Spatial reasoning question data:
════

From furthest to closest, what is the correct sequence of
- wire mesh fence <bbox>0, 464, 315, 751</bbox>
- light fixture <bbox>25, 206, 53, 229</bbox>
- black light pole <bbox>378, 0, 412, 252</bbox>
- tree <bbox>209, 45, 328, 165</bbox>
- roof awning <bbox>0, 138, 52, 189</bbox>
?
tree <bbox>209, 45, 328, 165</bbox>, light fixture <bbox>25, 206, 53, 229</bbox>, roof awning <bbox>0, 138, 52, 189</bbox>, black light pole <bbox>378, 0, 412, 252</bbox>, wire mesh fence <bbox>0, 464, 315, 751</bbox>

════

YOUR OBJECTIVE: Please swap "sequence" for "order" throughout the entries and write them out again, leaving everything else as it is.

RESULT OF THIS EXERCISE:
From furthest to closest, what is the correct order of
- wire mesh fence <bbox>0, 464, 315, 751</bbox>
- light fixture <bbox>25, 206, 53, 229</bbox>
- black light pole <bbox>378, 0, 412, 252</bbox>
- tree <bbox>209, 45, 328, 165</bbox>
- roof awning <bbox>0, 138, 52, 189</bbox>
?
tree <bbox>209, 45, 328, 165</bbox>, light fixture <bbox>25, 206, 53, 229</bbox>, roof awning <bbox>0, 138, 52, 189</bbox>, black light pole <bbox>378, 0, 412, 252</bbox>, wire mesh fence <bbox>0, 464, 315, 751</bbox>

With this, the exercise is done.